» EXERCISE DIRECTIONS
Copy out the entire listing below, keeping every line unchanged.

──────── DATASET CONTENT ────────

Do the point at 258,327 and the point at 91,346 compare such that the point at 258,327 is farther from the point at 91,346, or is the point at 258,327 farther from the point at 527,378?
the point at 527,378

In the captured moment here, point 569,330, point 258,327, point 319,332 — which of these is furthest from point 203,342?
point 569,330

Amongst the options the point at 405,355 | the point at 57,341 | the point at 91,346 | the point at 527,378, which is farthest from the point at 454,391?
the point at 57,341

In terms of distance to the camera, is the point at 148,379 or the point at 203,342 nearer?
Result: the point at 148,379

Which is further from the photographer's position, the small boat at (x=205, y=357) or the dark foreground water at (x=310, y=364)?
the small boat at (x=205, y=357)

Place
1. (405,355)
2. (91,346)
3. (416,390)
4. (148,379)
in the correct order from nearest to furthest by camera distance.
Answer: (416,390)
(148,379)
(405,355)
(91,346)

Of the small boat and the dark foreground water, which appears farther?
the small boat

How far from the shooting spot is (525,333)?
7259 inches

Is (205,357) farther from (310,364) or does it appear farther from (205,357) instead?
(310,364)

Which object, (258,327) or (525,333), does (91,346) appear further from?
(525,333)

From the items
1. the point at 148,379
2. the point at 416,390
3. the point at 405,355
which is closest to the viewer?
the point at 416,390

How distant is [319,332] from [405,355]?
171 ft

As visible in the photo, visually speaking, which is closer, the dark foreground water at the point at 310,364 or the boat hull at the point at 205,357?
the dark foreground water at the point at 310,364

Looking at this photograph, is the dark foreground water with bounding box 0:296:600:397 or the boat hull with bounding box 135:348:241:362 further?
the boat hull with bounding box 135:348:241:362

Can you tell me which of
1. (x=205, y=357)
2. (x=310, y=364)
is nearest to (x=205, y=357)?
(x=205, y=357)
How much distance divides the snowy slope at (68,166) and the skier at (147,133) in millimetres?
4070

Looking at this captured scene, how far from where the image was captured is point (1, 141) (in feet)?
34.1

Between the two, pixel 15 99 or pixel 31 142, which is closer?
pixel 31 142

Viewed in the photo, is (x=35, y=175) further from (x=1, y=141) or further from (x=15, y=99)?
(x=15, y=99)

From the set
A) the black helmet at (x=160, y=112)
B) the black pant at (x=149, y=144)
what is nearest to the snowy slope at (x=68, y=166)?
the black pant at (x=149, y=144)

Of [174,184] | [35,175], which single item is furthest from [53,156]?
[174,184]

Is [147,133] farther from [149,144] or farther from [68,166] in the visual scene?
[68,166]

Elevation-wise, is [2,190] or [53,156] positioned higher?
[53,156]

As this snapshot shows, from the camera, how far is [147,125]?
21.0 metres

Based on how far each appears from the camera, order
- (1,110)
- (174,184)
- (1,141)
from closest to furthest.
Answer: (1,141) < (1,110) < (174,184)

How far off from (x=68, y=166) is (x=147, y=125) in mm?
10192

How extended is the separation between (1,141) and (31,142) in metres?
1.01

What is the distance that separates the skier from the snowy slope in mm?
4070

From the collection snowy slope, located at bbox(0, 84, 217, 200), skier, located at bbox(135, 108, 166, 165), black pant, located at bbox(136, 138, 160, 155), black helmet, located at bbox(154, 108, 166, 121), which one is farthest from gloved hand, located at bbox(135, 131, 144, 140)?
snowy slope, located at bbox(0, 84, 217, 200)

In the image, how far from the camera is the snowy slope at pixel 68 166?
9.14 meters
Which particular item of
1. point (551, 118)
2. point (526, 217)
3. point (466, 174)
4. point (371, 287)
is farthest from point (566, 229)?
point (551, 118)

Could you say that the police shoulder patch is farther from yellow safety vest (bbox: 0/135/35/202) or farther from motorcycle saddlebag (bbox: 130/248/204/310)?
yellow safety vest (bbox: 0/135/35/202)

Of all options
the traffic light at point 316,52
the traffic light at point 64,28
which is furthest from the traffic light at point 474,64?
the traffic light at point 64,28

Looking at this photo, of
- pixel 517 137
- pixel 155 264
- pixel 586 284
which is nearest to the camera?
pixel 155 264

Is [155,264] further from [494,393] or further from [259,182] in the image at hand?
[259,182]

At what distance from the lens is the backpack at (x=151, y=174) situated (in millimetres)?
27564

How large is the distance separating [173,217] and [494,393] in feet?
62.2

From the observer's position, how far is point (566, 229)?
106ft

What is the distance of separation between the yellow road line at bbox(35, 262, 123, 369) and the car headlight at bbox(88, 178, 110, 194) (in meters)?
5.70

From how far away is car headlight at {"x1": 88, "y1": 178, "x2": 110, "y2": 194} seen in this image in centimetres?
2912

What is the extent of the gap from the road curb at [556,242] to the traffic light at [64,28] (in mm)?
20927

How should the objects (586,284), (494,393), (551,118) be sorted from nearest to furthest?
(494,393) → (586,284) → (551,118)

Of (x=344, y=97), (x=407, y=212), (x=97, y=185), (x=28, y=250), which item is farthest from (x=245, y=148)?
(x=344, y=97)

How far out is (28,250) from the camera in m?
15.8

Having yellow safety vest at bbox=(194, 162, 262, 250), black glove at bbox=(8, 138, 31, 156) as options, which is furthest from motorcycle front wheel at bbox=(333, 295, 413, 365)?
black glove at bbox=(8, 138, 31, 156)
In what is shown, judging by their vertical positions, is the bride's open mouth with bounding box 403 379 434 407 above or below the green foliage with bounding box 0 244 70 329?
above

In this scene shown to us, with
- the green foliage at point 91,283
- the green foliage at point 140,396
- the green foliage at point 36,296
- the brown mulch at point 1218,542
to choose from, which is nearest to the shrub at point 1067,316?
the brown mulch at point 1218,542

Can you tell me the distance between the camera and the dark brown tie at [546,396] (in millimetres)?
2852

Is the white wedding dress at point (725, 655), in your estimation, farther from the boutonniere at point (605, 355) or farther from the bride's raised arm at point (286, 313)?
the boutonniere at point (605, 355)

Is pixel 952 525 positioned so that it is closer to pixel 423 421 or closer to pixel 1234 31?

────────

» FULL SOLUTION
Do the point at 258,327 and the point at 91,346 compare such that the point at 258,327 is farther from the point at 91,346, or is the point at 258,327 farther from the point at 527,378?
the point at 527,378

In the captured moment here, point 569,330, point 258,327, point 319,332 — which of these is furthest from point 203,342?
point 569,330

Amongst the options the point at 405,355 | the point at 57,341 | the point at 91,346 | the point at 527,378, which is farthest from the point at 454,391?
the point at 57,341

In terms of distance to the camera, is the point at 148,379 or the point at 203,342 nearer?
Result: the point at 148,379

Which is further from the photographer's position, the small boat at (x=205, y=357) or the dark foreground water at (x=310, y=364)?
the small boat at (x=205, y=357)

Place
1. (405,355)
2. (91,346)
3. (416,390)
4. (148,379)
in the correct order from nearest to furthest by camera distance.
Answer: (416,390)
(148,379)
(405,355)
(91,346)

Of the small boat and the dark foreground water, which appears farther?
the small boat

How far from the shooting spot is (525,333)?
7259 inches

Is (205,357) farther from (310,364) or does it appear farther from (205,357) instead?
(310,364)

Which object, (258,327) or (525,333), does (91,346) appear further from?
(525,333)

From the items
1. the point at 148,379
2. the point at 416,390
3. the point at 405,355
which is closest to the viewer?
the point at 416,390

How distant is [319,332] from [405,355]?
171 ft

As visible in the photo, visually speaking, which is closer, the dark foreground water at the point at 310,364 or the boat hull at the point at 205,357?
the dark foreground water at the point at 310,364

Looking at this photograph, is the dark foreground water with bounding box 0:296:600:397 or the boat hull with bounding box 135:348:241:362 further?
the boat hull with bounding box 135:348:241:362

Can you tell me which of
1. (x=205, y=357)
2. (x=310, y=364)
is nearest to (x=205, y=357)?
(x=205, y=357)
How much distance divides the snowy slope at (68,166) and the skier at (147,133) in millimetres?
4070

Looking at this captured scene, how far from where the image was captured is point (1, 141) (in feet)?
34.1

Between the two, pixel 15 99 or pixel 31 142, which is closer?
pixel 31 142

Viewed in the photo, is (x=35, y=175) further from (x=1, y=141) or further from (x=15, y=99)?
(x=15, y=99)

From the set
A) the black helmet at (x=160, y=112)
B) the black pant at (x=149, y=144)
what is nearest to the snowy slope at (x=68, y=166)?
the black pant at (x=149, y=144)

Of [174,184] | [35,175], which single item is furthest from [53,156]?
[174,184]

Is [147,133] farther from [149,144] or farther from [68,166] in the visual scene?
[68,166]

Elevation-wise, is [2,190] or [53,156] positioned higher?
[53,156]

As this snapshot shows, from the camera, how far is [147,125]?
21.0 metres

Based on how far each appears from the camera, order
- (1,110)
- (174,184)
- (1,141)
from closest to furthest.
Answer: (1,141) < (1,110) < (174,184)

How far off from (x=68, y=166) is (x=147, y=125) in mm?
10192

How extended is the separation between (1,141) and (31,142) in metres?
1.01

What is the distance that separates the skier from the snowy slope in mm?
4070

From the collection snowy slope, located at bbox(0, 84, 217, 200), skier, located at bbox(135, 108, 166, 165), black pant, located at bbox(136, 138, 160, 155), black helmet, located at bbox(154, 108, 166, 121), which one is farthest from gloved hand, located at bbox(135, 131, 144, 140)?
snowy slope, located at bbox(0, 84, 217, 200)

In the image, how far from the camera is the snowy slope at pixel 68 166?
9.14 meters
Which particular item of
1. point (551, 118)
2. point (526, 217)
3. point (466, 174)
4. point (371, 287)
is farthest from point (566, 229)?
point (551, 118)

Could you say that the police shoulder patch is farther from yellow safety vest (bbox: 0/135/35/202) or farther from motorcycle saddlebag (bbox: 130/248/204/310)?
yellow safety vest (bbox: 0/135/35/202)

Of all options
the traffic light at point 316,52
the traffic light at point 64,28
which is furthest from the traffic light at point 474,64?
the traffic light at point 64,28

Looking at this photo, of
- pixel 517 137
- pixel 155 264
- pixel 586 284
which is nearest to the camera?
pixel 155 264

Is [155,264] further from [494,393] or further from [259,182] in the image at hand?
[259,182]

At what distance from the lens is the backpack at (x=151, y=174) situated (in millimetres)?
27564

How large is the distance separating [173,217] and [494,393] in feet?
62.2

From the observer's position, how far is point (566, 229)?
106ft

What is the distance of separation between the yellow road line at bbox(35, 262, 123, 369) and the car headlight at bbox(88, 178, 110, 194) (in meters)?
5.70

From how far away is car headlight at {"x1": 88, "y1": 178, "x2": 110, "y2": 194} seen in this image in centimetres?
2912

What is the extent of the gap from the road curb at [556,242] to the traffic light at [64,28] (in mm)?
20927

How should the objects (586,284), (494,393), (551,118) be sorted from nearest to furthest?
(494,393) → (586,284) → (551,118)

Of (x=344, y=97), (x=407, y=212), (x=97, y=185), (x=28, y=250), which item is farthest from (x=245, y=148)?
(x=344, y=97)

How far out is (28,250) from the camera in m?
15.8

Having yellow safety vest at bbox=(194, 162, 262, 250), black glove at bbox=(8, 138, 31, 156) as options, which is furthest from motorcycle front wheel at bbox=(333, 295, 413, 365)?
black glove at bbox=(8, 138, 31, 156)
In what is shown, judging by their vertical positions, is the bride's open mouth with bounding box 403 379 434 407 above or below the green foliage with bounding box 0 244 70 329?
above

In this scene shown to us, with
- the green foliage at point 91,283
- the green foliage at point 140,396
- the green foliage at point 36,296
- the brown mulch at point 1218,542
to choose from, which is nearest to the shrub at point 1067,316?
the brown mulch at point 1218,542

Can you tell me the distance between the camera and the dark brown tie at [546,396] (in millimetres)?
2852

Is the white wedding dress at point (725, 655), in your estimation, farther from the boutonniere at point (605, 355) or farther from the bride's raised arm at point (286, 313)?
the boutonniere at point (605, 355)

Is pixel 952 525 positioned so that it is closer to pixel 423 421 or closer to pixel 1234 31?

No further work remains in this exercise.